▶ _Work task_: Decide whether each statement about the message below on Files.readAllBytes() agrees with it, answering yes or no and quoting the deciding words. (a) The proposed implementation allocates 8k for its temporary buffer. (b) The current implementation reads the file in 8k pieces. (c) In the proposed implementation, the BAOS buffer is reallocated if the file has grown.

▶ _Passage_:
RFR [8020669] java.nio.file.Files.readAllBytes() does not read any data when Files.size() is 0

Tue Jul 23 10:06:36 UTC 2013

Hi Roger!

This is how my implementation behaves:
- allocate 'size' bytes in BAOS
- allocate 8k for temp buffer
- in cycle read 8k or less bytes from input stream and copy them into BAOS
- if capacity of BAOS isn't sufficient (file had grown), its buffer will 
be reallocated
Thus, 1 reallocation and 1 copying of already read data on each 8k piece 
of additional bytes.

In normal case, i.e. when fc.size() is correct, we have overhead of 1 
allocation and copying 'size' bytes in size/8k iterations.

And this is how current implementation does
- allocate 'size' bytes
- allocate 'size' bytes of native memory for temp buffer in IOUtil.read()
- read the whole file into temp buffer
- copy the temp buffer back into our buffer

In common when fc.size() is right, we have 1 allocation and copying 
'size' bytes from temp buffer back.

▶ _Given information_:
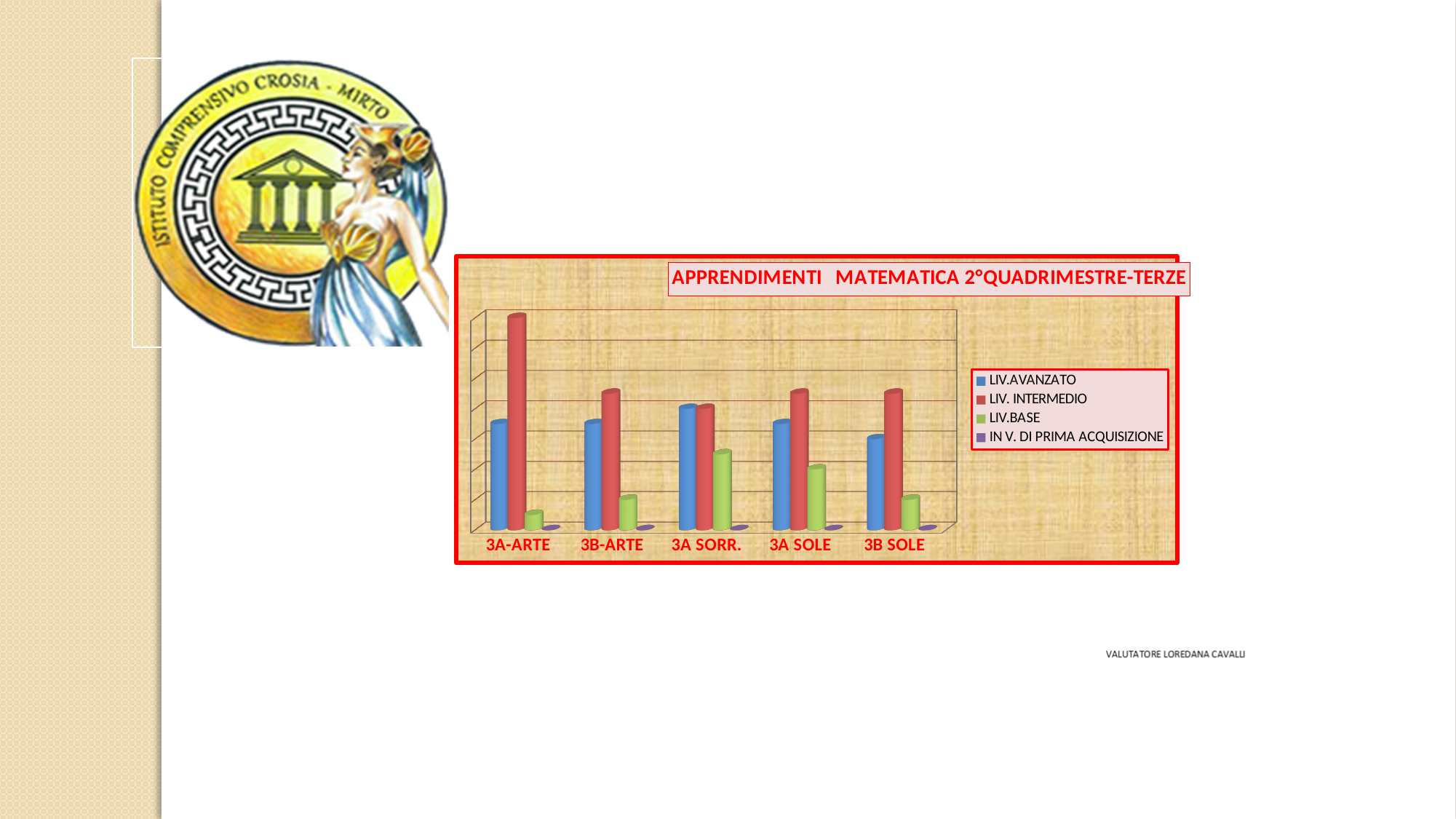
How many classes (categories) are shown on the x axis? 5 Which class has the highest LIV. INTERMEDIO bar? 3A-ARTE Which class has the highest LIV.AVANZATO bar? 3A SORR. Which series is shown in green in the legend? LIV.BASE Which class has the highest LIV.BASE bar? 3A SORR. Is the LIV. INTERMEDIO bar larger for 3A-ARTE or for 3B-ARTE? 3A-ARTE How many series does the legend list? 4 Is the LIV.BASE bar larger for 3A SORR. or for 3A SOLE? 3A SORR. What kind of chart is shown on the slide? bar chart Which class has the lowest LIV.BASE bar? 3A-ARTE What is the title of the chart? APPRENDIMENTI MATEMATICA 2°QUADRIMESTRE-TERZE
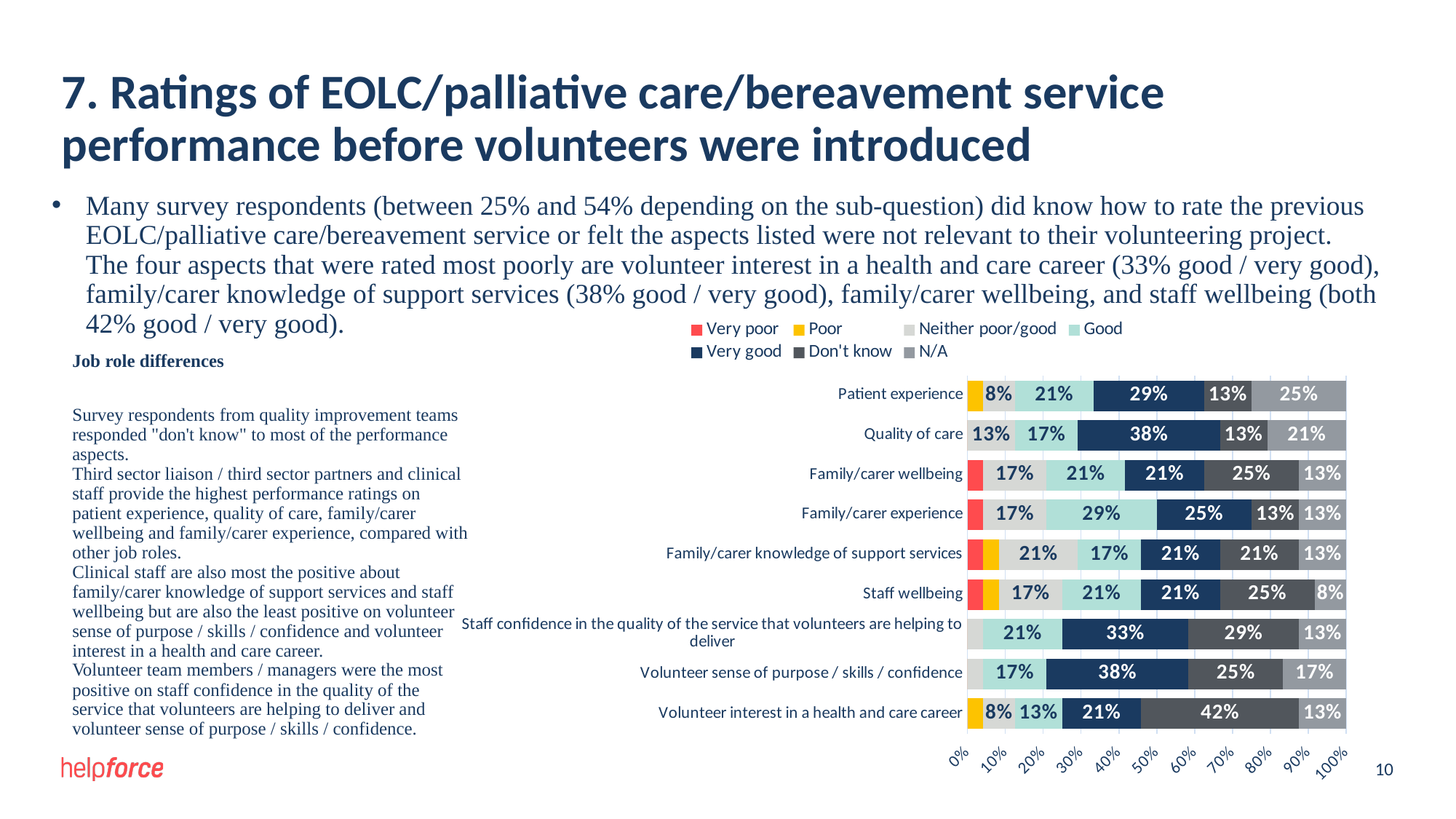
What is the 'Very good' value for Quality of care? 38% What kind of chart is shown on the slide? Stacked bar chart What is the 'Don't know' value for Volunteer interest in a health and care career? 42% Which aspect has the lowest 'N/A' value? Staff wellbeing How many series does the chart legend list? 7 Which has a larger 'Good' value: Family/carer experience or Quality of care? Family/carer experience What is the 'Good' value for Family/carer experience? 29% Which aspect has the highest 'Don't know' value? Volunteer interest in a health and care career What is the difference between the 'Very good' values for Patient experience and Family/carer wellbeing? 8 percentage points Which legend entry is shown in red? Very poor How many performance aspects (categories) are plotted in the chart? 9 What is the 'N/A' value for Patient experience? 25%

▶ _Expected answer_:
(a) Yes: "allocate 8k for temp buffer"
(b) No: "read the whole file into temp buffer"
(c) Yes: "if capacity of BAOS isn't sufficient (file had grown), its buffer will be reallocated"